On passing as formal arguments rather than requiring, the basic idea should be that any module that deals with a codebase boundary (as defined by ARCHITECTURE.md, such as database calls, superagent calls, the VCS service, and auth service) should be passed instead of required. So that way instead of having to mock the module being required we can pass whatever we want, and craft any functions and data returns we prefer. This potentially means being able to directly return whatever data we want from database calls, rather than have to inject more and more test data into our test database. It also means much easier error checking as we can return purposefully failed database calls, which can never be reproduced honestly in our current testing strategy.

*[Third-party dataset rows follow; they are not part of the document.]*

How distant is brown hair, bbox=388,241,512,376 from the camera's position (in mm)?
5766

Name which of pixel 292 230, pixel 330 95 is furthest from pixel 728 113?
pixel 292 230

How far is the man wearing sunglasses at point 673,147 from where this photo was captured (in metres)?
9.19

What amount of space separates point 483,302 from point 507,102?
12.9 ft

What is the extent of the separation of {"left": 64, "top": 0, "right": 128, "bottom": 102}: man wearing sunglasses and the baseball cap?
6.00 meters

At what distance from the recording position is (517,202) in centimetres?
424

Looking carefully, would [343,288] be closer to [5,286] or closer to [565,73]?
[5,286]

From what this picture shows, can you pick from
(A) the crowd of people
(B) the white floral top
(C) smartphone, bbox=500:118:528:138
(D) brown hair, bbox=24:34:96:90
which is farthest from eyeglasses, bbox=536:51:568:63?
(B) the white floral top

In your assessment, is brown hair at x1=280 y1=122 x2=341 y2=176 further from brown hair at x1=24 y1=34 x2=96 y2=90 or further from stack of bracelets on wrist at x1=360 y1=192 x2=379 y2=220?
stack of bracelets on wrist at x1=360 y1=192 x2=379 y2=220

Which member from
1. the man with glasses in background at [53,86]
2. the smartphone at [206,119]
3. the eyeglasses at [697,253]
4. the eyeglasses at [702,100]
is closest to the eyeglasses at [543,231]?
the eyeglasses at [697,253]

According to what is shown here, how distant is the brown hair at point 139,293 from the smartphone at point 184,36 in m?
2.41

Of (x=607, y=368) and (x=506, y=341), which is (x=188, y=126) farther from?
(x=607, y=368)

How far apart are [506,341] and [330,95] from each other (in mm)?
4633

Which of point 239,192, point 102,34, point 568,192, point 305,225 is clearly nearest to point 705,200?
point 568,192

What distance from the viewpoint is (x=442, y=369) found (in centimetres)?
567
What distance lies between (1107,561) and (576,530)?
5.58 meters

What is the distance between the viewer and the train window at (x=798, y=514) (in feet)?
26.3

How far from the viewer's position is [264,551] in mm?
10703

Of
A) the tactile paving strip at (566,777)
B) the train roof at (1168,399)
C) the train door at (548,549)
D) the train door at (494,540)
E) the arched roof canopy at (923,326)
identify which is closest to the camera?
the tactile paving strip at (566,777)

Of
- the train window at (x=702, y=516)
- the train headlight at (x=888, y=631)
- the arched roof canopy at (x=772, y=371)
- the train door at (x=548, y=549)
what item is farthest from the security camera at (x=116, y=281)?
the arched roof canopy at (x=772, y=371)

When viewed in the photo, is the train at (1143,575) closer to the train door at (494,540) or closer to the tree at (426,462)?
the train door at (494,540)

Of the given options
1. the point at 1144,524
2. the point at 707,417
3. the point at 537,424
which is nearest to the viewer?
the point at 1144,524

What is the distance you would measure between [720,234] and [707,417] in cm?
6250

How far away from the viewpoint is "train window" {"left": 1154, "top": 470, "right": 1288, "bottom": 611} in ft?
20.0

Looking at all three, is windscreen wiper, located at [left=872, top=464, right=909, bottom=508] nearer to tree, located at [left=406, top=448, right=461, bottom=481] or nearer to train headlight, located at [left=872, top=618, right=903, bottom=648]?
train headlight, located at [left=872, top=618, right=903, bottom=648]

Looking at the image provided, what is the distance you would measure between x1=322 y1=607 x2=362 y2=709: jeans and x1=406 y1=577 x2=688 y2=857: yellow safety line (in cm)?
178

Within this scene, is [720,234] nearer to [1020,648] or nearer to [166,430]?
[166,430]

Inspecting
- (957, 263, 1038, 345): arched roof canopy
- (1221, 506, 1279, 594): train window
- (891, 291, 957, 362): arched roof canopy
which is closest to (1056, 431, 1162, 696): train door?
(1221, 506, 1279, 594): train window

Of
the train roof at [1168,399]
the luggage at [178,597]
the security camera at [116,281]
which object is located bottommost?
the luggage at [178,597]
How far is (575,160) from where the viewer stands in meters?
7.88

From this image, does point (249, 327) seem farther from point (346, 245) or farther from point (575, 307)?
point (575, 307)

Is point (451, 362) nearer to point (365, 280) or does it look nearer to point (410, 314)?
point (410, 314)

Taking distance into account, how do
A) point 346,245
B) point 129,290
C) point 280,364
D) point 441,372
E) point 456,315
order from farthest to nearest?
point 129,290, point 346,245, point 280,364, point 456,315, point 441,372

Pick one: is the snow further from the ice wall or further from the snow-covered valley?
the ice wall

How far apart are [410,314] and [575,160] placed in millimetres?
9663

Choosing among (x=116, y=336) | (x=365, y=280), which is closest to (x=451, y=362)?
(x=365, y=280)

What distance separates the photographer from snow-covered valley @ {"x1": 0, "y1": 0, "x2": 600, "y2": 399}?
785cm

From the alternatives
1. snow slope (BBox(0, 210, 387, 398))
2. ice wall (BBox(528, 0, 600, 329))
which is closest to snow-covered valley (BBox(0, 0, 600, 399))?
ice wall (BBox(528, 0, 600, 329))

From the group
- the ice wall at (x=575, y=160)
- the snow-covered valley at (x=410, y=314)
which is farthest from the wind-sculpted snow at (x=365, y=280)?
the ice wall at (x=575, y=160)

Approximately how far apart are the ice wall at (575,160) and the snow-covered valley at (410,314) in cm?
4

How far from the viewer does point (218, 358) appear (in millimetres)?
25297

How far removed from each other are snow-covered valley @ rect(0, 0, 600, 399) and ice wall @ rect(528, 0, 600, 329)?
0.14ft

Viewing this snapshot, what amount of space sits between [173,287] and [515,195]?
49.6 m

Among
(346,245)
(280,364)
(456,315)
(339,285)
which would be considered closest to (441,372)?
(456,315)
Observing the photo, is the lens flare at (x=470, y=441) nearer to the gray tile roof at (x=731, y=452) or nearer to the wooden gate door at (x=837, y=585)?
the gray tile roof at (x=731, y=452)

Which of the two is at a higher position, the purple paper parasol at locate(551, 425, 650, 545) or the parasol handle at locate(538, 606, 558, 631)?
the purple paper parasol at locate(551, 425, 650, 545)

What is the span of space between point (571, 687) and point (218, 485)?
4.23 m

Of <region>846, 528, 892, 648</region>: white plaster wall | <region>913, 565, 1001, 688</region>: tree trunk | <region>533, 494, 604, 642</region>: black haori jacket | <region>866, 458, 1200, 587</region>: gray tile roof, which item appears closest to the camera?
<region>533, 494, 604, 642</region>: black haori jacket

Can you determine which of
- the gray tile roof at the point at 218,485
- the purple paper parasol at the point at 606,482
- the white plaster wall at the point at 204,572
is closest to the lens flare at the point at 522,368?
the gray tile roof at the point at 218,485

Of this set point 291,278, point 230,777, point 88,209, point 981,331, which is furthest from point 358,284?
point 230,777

There was some thought given to instead of passing each module as a formal argument, we instead passed an object containing the modules required per function, e.g.:

async function getPackages(params, mods) {
  await mods.db.getPackages();
}

But it was thought this could create an effect of having to many layers to each parameter, since already knowing what keys are available within the params object requires either:

  1. Accurate parameter documentation within the JSDoc comment above the function
  2. Reading the source code of main.js to determine exactly what is being passed

So to avoid doing this twice, and with something like modules, the tradeoff of having more modules didn't seem like to big of an issue.

Some documentation must be updated soon to describe the best practices here, since that can be the best way to ensure uniformity with how this is done. Such as passing the formal parameters in this exact order: (params, database, auth) rather than another.